You have to worry about a sequel when you find yourself missing not just Michael Caine but Benjamin Bratt. Or when it's set in Las Vegas and the DoP decides to light it like Blackpool on a January afternoon. Or when the filmmakers name one of their characters Sam Fuller just so they can work in a strained visual reference to the opening scene of Naked Kiss (because the target audience is bound to appreciate that).
Let's hope that last gag at least amused director John Pasquin (Jungle 2 Jungle) because Miss Congeniality 2 needs all the laughs it can get. After all, not many movies could ask Sandra Bullock to play a woman playing a man playing a woman in a Vegas drag club... And kill it stone dead, not a smirk in the house.

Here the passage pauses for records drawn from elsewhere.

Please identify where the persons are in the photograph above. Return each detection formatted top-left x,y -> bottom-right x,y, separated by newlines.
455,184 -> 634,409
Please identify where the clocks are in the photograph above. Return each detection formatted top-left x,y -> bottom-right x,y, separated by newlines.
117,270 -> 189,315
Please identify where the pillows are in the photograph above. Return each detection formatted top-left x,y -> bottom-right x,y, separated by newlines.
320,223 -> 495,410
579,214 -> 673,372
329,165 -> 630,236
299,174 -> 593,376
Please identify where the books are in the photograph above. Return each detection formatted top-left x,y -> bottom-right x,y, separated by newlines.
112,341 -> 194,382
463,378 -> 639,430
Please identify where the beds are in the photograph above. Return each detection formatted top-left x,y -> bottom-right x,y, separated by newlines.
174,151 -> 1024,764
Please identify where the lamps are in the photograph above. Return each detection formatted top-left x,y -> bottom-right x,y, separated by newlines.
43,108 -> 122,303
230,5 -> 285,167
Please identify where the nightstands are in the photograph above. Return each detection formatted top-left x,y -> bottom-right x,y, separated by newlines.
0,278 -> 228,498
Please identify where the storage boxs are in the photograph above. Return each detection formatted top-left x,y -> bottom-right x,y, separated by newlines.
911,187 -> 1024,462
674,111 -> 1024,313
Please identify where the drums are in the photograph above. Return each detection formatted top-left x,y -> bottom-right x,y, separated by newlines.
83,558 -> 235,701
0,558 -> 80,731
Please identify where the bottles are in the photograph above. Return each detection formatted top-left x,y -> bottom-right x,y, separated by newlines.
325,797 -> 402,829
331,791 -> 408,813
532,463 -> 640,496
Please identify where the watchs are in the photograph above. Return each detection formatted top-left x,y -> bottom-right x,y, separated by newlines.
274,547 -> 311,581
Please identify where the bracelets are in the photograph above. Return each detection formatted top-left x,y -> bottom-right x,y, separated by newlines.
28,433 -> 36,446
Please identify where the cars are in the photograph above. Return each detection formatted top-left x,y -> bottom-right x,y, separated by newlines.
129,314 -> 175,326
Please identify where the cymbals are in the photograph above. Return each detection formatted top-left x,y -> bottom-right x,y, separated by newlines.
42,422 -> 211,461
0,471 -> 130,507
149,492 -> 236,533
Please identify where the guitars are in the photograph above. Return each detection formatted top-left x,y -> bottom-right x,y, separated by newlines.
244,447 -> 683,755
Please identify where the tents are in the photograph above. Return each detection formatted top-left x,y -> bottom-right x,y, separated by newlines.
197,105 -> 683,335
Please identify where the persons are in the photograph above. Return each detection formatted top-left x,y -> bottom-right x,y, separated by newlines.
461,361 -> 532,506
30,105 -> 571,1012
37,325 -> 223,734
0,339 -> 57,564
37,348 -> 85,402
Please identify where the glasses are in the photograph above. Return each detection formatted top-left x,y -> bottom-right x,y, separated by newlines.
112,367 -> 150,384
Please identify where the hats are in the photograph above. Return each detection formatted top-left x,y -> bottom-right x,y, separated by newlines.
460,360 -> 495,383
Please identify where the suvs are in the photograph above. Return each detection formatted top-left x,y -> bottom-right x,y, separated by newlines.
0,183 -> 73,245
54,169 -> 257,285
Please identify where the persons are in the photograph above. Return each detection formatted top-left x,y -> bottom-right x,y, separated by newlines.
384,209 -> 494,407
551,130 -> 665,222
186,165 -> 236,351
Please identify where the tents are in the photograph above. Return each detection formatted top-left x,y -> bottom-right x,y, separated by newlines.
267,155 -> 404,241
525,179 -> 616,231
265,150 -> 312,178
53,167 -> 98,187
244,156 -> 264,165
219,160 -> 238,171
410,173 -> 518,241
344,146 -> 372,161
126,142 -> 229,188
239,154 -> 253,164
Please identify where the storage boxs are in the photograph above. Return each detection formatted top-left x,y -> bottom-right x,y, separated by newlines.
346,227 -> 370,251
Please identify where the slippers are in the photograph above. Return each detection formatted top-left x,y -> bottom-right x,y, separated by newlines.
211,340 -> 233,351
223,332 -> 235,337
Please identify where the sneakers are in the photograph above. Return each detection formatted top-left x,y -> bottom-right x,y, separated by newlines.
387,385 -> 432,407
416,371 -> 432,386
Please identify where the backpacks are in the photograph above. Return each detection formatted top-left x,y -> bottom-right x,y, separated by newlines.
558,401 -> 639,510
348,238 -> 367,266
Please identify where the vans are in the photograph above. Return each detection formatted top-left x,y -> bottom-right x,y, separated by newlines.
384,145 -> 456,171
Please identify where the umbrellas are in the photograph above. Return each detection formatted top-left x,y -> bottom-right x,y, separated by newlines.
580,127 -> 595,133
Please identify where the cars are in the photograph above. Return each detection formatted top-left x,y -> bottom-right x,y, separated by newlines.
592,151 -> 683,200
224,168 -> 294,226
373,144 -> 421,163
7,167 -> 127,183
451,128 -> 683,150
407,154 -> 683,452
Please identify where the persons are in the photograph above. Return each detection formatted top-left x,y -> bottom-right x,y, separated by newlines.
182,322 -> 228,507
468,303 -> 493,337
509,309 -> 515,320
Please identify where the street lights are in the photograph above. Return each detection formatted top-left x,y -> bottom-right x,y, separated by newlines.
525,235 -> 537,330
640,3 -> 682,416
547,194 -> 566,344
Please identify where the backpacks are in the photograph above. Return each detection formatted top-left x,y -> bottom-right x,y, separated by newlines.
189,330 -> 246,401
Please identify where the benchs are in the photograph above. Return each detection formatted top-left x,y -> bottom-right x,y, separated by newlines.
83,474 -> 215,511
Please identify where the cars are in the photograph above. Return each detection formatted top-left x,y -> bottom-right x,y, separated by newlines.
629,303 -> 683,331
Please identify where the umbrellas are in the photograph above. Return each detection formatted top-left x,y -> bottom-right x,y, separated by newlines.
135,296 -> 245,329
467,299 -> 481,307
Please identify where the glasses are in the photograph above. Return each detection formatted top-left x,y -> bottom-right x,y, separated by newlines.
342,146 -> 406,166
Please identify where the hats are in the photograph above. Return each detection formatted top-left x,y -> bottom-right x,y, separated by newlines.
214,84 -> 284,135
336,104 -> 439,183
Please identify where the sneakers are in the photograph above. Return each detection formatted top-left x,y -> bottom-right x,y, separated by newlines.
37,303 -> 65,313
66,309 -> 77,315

It all looked so good on paper, too. The original was - - whisper it - - bloody good fun, with Bullock radiating sunny star quality among a deluge of one-liners and sight gags - and it starred Benjamin Bratt. Armed And Fabulous takes a decent concept (Gracie is now a harpy), adds a droll sidekick (Regina King's super-angry bodyguard Sam Fuller) and plumps the whole thing in Vegas, the only setting on Earth that's more tacky, more shallow and more open to ridicule than the original's Miss World tournament. It should have been a riotous female buddy movie. It instead promotes world peace - - of the pin-drop silence variety - - by being jaw-clenchingly unfunny.
As with Bridget Jones 2, the only decent gags are repeated gags: William Shatner goofing it up as Miss World's sweet-natured MC; Bullock snorting laughter and hoovering doughnuts whenshe's not dressed to the nines in a sherbet colour scheme; and a neat reversal of the original's bombshell transformation scene, our heroine this time struttin' her slo-mo stuff towards camera as a suited'n'booted FBI agent. But that's it. Miss Congeniality 3? Only if they bring back Benjamin Bratt.
A deeply disappointing sequel that grinds through the motions with a rictus grin. Even Sandra Bullock looks exhausted.